#### Given request 1
List the full path of every file named under "Modified:" in the commit log below.

Author: rohini
Date: Thu Jan 21 22:38:45 2016
New Revision: 1726124

URL: http://svn.apache.org/viewvc?rev=1726124&view=rev
Log:
PIG-4587: Applying isFirstReduceOfKey for Skewed left outer join skips records 
(rohini)

Modified:
    pig/branches/branch-0.15/CHANGES.txt
    
pig/branches/branch-0.15/src/org/apache/pig/backend/hadoop/executionengine/mapReduceLayer/MRCompiler.java
    
pig/branches/branch-0.15/src/org/apache/pig/backend/hadoop/executionengine/tez/plan/TezCompiler.java
    pig/branches/branch-0.15/src/org/apache/pig/impl/util/CompilerUtils.java
    pig/branches/branch-0.15/test/e2e/pig/tests/nightly.conf

Modified: pig/branches/branch-0.15/CHANGES.txt
URL: 
http://svn.apache.org/viewvc/pig/branches/branch-0.15/CHANGES.txt?rev=1726124&r1=1726123&r2=1726124&view=diff
==============================================================================
--- pig/branches/branch-0.15/CHANGES.txt (original)
+++ pig/branches/branch-0.15/CHANGES.txt Thu Jan 21 22:38:45 2016
@@ -28,6 +28,8 @@ OPTIMIZATIONS
 
 BUG FIXES
 
+PIG-4587: Applying isFirstReduceOfKey for Skewed left outer join skips records 
(rohini)
+
 PIG-4760: TezDAGStats.convertToHadoopCounters is not used, but impose MR 
counter limit (daijy)
 
 PIG-4696: Empty map returned by a streaming_python udf wrongly contains a null 
key (cheolsoo)

#### Given request 2
Output the lines of the records verbatim, from the line that contains "At what distance is" up to and including the last line of the records.

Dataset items
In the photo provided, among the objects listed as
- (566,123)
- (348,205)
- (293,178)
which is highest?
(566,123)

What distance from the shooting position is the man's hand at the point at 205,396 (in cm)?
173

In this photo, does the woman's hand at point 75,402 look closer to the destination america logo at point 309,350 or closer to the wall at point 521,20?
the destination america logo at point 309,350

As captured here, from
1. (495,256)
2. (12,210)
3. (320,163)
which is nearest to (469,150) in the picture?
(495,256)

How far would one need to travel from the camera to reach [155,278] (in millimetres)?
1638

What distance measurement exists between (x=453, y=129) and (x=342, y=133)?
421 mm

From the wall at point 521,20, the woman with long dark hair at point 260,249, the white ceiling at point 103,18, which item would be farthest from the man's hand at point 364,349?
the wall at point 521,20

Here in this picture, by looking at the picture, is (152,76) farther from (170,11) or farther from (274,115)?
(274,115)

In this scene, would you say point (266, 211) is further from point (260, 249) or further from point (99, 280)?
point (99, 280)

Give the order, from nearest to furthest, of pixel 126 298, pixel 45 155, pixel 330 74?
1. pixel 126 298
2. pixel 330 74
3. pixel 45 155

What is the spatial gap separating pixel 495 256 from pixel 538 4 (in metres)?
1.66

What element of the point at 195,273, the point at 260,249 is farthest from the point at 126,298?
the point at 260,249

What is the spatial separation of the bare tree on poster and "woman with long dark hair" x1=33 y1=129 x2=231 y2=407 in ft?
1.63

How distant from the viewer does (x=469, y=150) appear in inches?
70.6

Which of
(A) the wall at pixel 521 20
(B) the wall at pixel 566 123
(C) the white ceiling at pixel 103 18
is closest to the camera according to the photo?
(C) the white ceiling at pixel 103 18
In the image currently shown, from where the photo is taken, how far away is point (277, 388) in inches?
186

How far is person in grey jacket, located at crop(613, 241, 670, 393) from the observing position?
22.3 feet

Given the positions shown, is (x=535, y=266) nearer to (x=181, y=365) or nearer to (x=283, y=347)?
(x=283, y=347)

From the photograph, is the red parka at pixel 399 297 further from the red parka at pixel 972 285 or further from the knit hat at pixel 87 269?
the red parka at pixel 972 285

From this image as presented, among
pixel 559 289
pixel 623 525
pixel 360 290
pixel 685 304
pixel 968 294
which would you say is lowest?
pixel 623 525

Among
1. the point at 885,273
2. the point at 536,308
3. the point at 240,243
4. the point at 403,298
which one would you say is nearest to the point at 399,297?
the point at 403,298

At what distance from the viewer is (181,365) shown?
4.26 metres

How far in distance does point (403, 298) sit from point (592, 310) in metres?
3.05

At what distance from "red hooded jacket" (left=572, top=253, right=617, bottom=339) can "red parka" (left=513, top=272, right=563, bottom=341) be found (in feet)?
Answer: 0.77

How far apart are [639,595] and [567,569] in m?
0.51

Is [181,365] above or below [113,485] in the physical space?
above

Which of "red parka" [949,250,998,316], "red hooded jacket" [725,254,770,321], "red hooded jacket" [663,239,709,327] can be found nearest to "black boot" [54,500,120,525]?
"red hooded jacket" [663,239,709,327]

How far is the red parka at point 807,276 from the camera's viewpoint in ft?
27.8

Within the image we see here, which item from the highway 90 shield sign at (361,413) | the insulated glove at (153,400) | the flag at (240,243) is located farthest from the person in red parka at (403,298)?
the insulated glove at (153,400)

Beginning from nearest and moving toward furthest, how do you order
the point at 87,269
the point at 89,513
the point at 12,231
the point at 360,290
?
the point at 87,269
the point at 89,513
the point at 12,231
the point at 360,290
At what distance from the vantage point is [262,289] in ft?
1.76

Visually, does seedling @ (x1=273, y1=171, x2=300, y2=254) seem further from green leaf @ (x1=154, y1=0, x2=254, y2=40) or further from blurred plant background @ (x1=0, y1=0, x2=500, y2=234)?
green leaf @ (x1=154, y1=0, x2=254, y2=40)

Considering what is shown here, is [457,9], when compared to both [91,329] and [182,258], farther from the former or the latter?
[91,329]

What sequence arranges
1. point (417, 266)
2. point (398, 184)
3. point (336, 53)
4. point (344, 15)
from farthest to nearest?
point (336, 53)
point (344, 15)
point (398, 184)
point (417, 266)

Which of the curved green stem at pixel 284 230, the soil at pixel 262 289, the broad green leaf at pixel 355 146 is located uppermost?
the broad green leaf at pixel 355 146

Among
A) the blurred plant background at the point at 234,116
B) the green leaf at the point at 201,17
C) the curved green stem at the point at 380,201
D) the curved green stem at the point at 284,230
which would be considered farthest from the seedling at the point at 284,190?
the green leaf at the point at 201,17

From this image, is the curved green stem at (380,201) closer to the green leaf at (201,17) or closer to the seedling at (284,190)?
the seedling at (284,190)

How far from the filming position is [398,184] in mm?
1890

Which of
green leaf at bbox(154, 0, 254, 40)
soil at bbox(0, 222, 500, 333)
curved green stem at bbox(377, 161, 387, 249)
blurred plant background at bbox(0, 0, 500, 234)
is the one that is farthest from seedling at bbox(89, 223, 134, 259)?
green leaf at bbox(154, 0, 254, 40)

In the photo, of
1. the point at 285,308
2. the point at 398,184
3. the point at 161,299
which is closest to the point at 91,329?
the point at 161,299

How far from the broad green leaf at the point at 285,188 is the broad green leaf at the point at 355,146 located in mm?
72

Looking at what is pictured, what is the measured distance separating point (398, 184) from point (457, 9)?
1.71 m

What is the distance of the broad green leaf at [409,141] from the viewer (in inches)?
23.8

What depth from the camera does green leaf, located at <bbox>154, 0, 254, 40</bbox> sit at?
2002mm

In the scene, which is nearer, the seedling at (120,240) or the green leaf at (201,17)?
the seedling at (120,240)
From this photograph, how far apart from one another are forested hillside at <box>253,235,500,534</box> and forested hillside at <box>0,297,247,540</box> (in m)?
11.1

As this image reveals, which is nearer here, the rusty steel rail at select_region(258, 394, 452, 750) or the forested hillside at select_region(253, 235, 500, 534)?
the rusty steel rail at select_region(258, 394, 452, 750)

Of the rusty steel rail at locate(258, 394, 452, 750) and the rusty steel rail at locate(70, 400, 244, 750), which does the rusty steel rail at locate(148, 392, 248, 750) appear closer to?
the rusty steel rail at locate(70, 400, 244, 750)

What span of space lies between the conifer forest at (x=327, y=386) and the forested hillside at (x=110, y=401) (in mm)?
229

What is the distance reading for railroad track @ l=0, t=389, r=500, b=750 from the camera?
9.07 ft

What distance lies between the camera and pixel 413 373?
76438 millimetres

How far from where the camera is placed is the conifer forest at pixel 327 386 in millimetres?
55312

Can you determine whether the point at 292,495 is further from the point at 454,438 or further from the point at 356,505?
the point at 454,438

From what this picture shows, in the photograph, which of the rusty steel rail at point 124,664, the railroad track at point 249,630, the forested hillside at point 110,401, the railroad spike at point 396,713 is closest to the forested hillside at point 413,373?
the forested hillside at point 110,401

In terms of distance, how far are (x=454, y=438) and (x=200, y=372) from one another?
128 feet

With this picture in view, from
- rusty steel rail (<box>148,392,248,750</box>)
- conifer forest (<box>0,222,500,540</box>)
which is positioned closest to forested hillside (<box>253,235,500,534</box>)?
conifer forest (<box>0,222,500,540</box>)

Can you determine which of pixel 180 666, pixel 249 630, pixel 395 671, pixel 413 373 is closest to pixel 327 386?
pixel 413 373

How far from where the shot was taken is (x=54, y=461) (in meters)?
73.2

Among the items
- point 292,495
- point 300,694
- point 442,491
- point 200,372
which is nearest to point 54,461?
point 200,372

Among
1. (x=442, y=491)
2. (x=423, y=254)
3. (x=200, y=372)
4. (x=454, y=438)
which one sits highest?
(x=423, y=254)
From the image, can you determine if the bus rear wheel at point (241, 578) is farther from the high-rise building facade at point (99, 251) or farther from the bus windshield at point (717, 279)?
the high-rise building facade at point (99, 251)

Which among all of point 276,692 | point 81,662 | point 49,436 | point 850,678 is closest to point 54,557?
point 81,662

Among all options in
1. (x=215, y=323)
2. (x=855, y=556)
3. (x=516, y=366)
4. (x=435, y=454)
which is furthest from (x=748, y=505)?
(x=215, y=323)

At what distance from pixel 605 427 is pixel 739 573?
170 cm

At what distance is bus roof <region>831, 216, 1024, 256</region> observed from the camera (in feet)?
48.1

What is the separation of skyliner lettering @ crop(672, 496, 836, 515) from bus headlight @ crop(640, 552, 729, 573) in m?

#### Complete response 1
pig/branches/branch-0.15/CHANGES.txt
pig/branches/branch-0.15/src/org/apache/pig/backend/hadoop/executionengine/mapReduceLayer/MRCompiler.java
pig/branches/branch-0.15/src/org/apache/pig/backend/hadoop/executionengine/tez/plan/TezCompiler.java
pig/branches/branch-0.15/src/org/apache/pig/impl/util/CompilerUtils.java
pig/branches/branch-0.15/test/e2e/pig/tests/nightly.conf

#### Complete response 2
At what distance is bus roof <region>831, 216, 1024, 256</region> observed from the camera (in feet)?
48.1

What is the separation of skyliner lettering @ crop(672, 496, 836, 515) from bus headlight @ crop(640, 552, 729, 573) in m?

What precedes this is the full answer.